*PROBLEM STATEMENT:* Recast the items as a numbered list, one line per entry with blank lines dropped. Begin at the line that contains "What is the estimated" and continue through the end of the items, leaving out any pictures.

*TASK MATERIAL:*
* * * * * * * * *

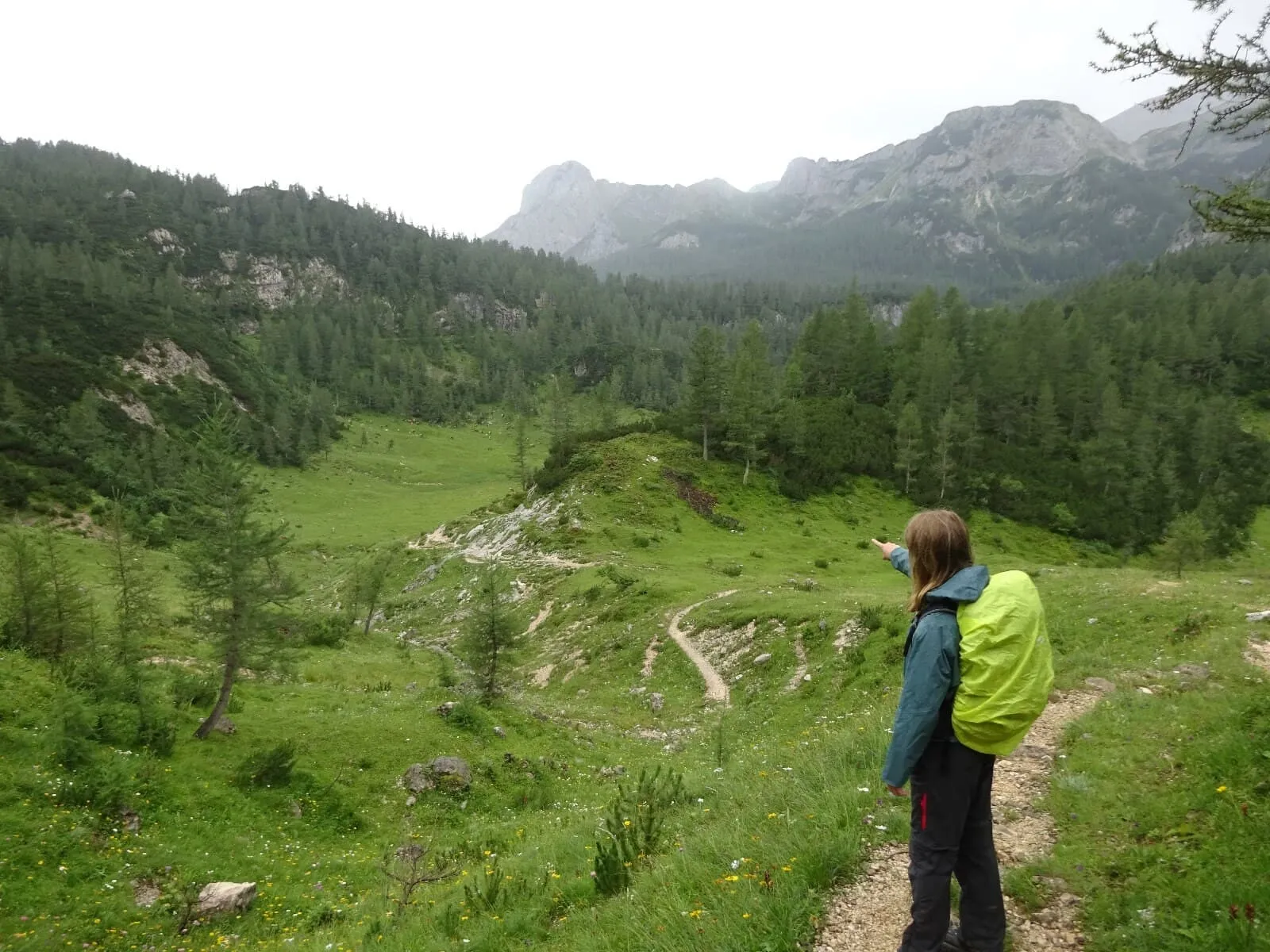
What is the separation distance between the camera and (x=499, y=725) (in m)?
21.7

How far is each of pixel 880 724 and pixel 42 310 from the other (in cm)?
14958

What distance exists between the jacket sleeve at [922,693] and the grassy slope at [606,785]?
2139 mm

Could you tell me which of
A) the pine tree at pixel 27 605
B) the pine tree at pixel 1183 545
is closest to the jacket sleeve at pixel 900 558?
the pine tree at pixel 27 605

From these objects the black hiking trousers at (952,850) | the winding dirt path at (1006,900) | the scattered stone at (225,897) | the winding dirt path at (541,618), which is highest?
the black hiking trousers at (952,850)

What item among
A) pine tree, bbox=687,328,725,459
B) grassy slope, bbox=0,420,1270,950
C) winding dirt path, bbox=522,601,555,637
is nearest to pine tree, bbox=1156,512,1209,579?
grassy slope, bbox=0,420,1270,950

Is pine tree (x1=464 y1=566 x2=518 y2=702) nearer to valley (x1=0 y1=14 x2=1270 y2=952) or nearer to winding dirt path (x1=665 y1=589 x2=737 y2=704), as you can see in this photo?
valley (x1=0 y1=14 x2=1270 y2=952)

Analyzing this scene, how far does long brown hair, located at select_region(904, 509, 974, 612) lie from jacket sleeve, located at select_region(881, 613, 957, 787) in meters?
0.35

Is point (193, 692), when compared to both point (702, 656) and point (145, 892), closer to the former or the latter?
point (145, 892)

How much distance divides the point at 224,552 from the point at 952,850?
65.7 ft

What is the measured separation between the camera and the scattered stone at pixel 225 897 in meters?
12.0

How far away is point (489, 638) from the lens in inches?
986

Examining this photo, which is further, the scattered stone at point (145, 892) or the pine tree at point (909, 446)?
the pine tree at point (909, 446)

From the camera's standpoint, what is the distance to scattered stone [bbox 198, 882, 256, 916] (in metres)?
12.0

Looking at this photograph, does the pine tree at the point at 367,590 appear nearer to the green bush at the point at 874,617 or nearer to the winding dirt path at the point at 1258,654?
the green bush at the point at 874,617
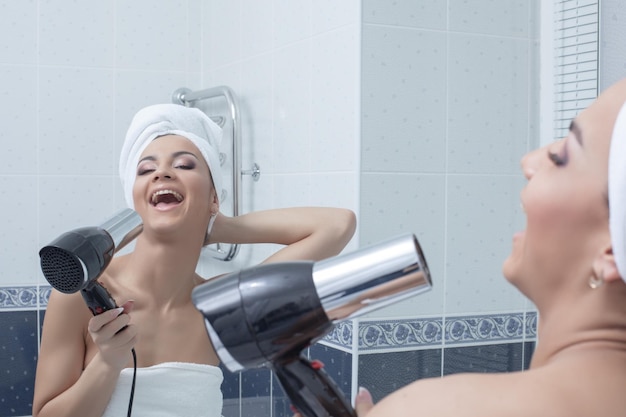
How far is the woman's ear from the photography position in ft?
2.18

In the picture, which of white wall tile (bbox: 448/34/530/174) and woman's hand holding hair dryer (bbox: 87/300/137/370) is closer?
woman's hand holding hair dryer (bbox: 87/300/137/370)

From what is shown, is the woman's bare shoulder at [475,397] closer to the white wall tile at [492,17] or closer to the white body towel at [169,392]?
the white body towel at [169,392]

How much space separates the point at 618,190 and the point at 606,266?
0.07 m

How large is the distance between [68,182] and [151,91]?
15.3 inches

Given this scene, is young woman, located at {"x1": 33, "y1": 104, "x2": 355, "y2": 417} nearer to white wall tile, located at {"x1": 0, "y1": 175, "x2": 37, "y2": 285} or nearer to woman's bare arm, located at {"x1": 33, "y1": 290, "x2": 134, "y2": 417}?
woman's bare arm, located at {"x1": 33, "y1": 290, "x2": 134, "y2": 417}

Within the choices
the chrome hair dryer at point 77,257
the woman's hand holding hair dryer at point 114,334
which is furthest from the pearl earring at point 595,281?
the woman's hand holding hair dryer at point 114,334

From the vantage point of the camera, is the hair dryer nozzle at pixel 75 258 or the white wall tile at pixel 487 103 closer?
the hair dryer nozzle at pixel 75 258

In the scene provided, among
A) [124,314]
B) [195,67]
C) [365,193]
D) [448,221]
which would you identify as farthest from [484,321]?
[195,67]

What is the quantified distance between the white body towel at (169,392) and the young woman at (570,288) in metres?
0.79

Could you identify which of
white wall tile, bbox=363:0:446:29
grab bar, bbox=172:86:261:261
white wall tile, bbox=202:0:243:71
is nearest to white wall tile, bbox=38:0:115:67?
white wall tile, bbox=202:0:243:71

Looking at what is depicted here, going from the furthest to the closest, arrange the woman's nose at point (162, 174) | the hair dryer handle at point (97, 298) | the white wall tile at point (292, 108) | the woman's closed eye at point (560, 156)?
the white wall tile at point (292, 108), the woman's nose at point (162, 174), the hair dryer handle at point (97, 298), the woman's closed eye at point (560, 156)

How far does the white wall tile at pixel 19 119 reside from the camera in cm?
248

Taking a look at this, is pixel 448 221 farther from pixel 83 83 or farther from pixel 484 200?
pixel 83 83

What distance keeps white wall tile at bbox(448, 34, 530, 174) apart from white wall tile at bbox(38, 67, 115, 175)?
131cm
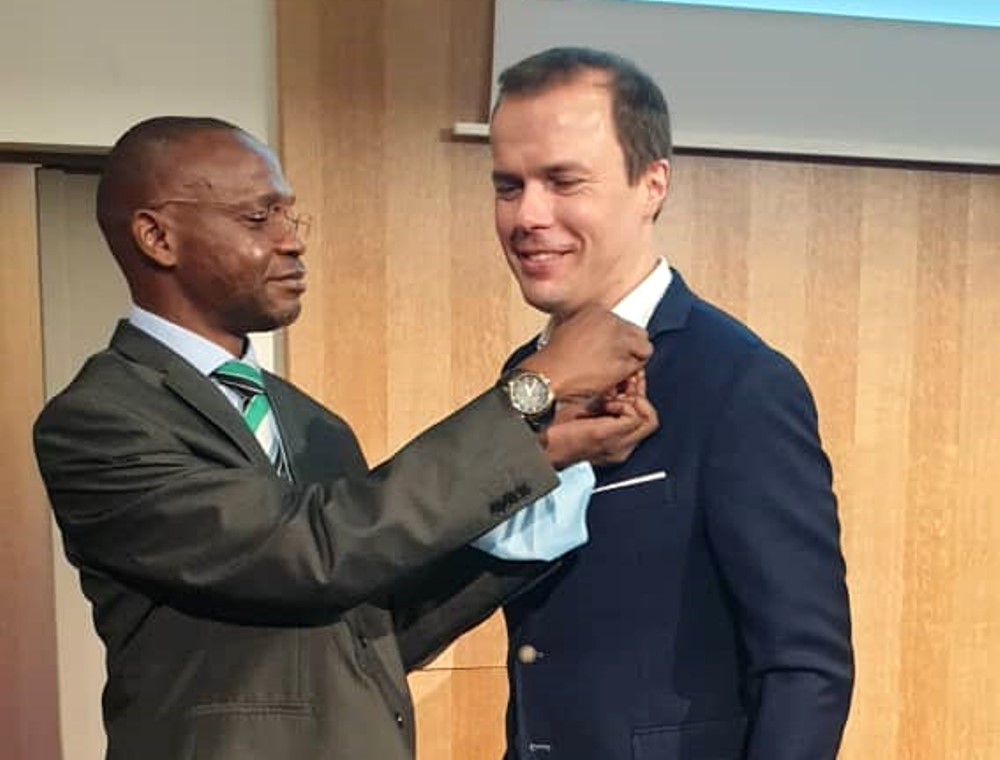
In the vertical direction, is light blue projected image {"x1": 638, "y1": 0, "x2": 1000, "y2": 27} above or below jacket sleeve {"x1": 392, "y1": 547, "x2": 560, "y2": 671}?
above

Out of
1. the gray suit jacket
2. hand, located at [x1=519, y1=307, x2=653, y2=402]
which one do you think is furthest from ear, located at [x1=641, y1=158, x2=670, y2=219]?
the gray suit jacket

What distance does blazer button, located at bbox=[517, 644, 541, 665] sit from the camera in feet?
3.51

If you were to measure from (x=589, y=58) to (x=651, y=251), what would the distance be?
20 centimetres

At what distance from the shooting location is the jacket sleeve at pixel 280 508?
901 mm

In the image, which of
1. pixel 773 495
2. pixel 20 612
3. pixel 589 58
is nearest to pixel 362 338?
pixel 20 612

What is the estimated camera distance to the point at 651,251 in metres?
1.10

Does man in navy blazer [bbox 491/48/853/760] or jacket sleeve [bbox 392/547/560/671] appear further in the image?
jacket sleeve [bbox 392/547/560/671]

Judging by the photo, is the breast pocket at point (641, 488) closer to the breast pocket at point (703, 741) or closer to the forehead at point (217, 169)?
the breast pocket at point (703, 741)

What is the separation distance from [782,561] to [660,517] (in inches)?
4.6

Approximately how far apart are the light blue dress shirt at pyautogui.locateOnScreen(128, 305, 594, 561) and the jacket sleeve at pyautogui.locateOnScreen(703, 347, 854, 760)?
4.7 inches

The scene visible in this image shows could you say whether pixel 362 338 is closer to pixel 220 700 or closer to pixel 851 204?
pixel 851 204

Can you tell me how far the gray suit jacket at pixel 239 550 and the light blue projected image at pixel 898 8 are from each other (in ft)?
4.47

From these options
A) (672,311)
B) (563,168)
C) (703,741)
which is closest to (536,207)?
(563,168)

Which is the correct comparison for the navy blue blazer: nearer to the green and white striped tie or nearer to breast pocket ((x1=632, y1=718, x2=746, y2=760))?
breast pocket ((x1=632, y1=718, x2=746, y2=760))
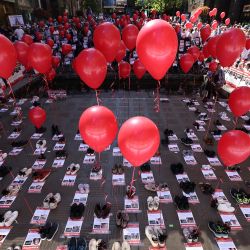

* * * * * * * * *

*COMPLETE RESPONSE:*
1. What is the estimated camera distance to the point at 651,251 in metres?
2. 1.10
3. Does man in navy blazer [bbox 491/48/853/760] or jacket sleeve [bbox 392/547/560/671] appear further in the image?
4. jacket sleeve [bbox 392/547/560/671]
5. Judging by the photo, is the breast pocket at point (641, 488) closer to the breast pocket at point (703, 741) or closer to the forehead at point (217, 169)?
6. the breast pocket at point (703, 741)
7. What is the separation distance from [782,561] to [660,517] (in inches)?
8. 4.6
9. Approximately how far apart are the light blue dress shirt at pyautogui.locateOnScreen(128, 305, 594, 561) and the jacket sleeve at pyautogui.locateOnScreen(703, 347, 854, 760)?
10. 4.7 inches
11. The scene visible in this image shows could you say whether pixel 362 338 is closer to pixel 220 700 or closer to pixel 851 204?
12. pixel 851 204
13. Can you tell me how far the gray suit jacket at pixel 239 550 and the light blue projected image at pixel 898 8 are from each other (in ft)?
14. 4.47
15. From these options
16. A) (672,311)
17. B) (563,168)
18. C) (703,741)
19. which is closest to (536,207)?
20. (563,168)
21. Which is the correct comparison for the navy blue blazer: nearer to the green and white striped tie or nearer to breast pocket ((x1=632, y1=718, x2=746, y2=760))?
22. breast pocket ((x1=632, y1=718, x2=746, y2=760))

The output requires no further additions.